An Optimum Excavation Speed Control Method for Shields to Underpass Existing Tunnels

技术领域technical field

本发明属于隧道与地下工程技术领域，提供了一种盾构下穿已建隧道的最佳掘进速度控制方法，主要利用最优控制原理求得盾构掘进的最佳速度，从而控制盾构下穿已建隧道的扰动强度与时效。The invention belongs to the technical field of tunnels and underground engineering, and provides an optimal tunneling speed control method for a shield tunneling under an existing tunnel. Disturbance intensity and aging through the built tunnel.

技术背景technical background

近年地铁工程的迅猛发展，形成了城市大规模地下交通网络结构，使得盾构近距离穿越已建隧道的现象越来越多，也使得已建隧道的稳定性控制难度增大、风险增加。这其中，盾构下穿已建隧道的掘进速度是影响其稳定性的决定性因素之一。因此，盾构下穿已建隧道过程中，需严格控制掘进速度，避免出现速度的较大波动。如果速度过快，则使得掌子面前方应力、位移叠加过快，扰动增强，易造成土压增大，稳定性控制难度增加，产生注浆欠饱满等一系列问题；如果速度过慢，则延长了对地层的扰动时间，进而延长其穿越过程中稳定性控制时间，可能会促进围岩蠕变。但是，目前实际工程中，盾构下穿的最佳掘进速度一般是根据经验确定的，或加以少量的数值模拟分析，缺乏科学依据，具有一定的局限性与风险性，难以全面满足工程实际需求。为此，本发明基于最优控制原理建立了盾构下穿过程中既有隧道稳定性最优控制模型，提供了一种盾构下穿已建隧道的最佳掘进速度控制方法，从而为盾构下穿速度控制提供了科学依据，也为盾构下穿工程设计、施工提供了十分有价值的指导。The rapid development of subway projects in recent years has formed a large-scale urban underground transportation network structure, which makes shield tunneling more and more close-distance tunnels, which also makes the stability control of existing tunnels more difficult and risky. Among them, the excavation speed of the shield passing through the existing tunnel is one of the decisive factors affecting its stability. Therefore, in the process of shield tunneling under the existing tunnel, the excavation speed must be strictly controlled to avoid large fluctuations in speed. If the speed is too fast, the superposition of stress and displacement in front of the face of the tunnel will be too fast, and the disturbance will increase, which will easily cause the increase of soil pressure, increase the difficulty of stability control, and cause a series of problems such as insufficient grouting; if the speed is too slow, the Prolonging the disturbance time to the formation, and then prolonging the stability control time during its crossing process, may promote the creep of surrounding rock. However, in current actual projects, the optimal tunneling speed of shield tunneling is generally determined based on experience, or with a small amount of numerical simulation analysis, which lacks scientific basis, has certain limitations and risks, and is difficult to fully meet the actual needs of the project. . Therefore, based on the optimal control principle, the present invention establishes an optimal control model for the stability of existing tunnels in the process of shield tunneling, and provides an optimal tunneling speed control method for shield tunneling in existing tunnels. The speed control of shield tunneling provides a scientific basis, and also provides very valuable guidance for the design and construction of shield tunneling projects.
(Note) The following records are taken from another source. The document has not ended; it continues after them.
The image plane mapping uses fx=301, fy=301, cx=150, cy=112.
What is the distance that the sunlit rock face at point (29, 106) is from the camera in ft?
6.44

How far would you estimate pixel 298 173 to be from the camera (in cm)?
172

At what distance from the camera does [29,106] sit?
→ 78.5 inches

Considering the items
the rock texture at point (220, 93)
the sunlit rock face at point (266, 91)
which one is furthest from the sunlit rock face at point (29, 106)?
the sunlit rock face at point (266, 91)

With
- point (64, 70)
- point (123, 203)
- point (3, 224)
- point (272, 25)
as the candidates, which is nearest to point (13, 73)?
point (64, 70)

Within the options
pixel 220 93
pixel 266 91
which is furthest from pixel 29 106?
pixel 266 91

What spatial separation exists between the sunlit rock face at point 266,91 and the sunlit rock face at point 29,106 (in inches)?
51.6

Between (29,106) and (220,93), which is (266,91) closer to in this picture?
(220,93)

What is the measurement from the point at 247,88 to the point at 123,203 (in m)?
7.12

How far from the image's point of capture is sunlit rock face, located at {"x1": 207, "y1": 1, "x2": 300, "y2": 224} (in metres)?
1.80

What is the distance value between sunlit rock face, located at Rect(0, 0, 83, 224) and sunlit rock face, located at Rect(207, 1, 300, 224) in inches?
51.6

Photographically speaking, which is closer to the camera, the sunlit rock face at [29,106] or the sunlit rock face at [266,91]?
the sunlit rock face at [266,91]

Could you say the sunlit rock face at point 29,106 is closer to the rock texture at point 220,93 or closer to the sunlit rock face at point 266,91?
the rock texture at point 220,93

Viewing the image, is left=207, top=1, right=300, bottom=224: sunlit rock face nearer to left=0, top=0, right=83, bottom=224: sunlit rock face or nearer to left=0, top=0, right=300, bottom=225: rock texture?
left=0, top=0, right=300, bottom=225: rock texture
发明内容Contents of the invention

本发明的目的在于提供一种盾构下穿已建隧道的最佳掘进速度控制方法，来控制盾构下穿已建隧道的扰动强度与时效，以弥补现有盾构下穿速度的确定缺乏科学性的不足。The purpose of the present invention is to provide an optimal driving speed control method for the shield tunneling under the built tunnel to control the disturbance intensity and timeliness of the shield tunneling under the built tunnel, so as to make up for the lack of determination of the existing shield tunneling speed lack of science.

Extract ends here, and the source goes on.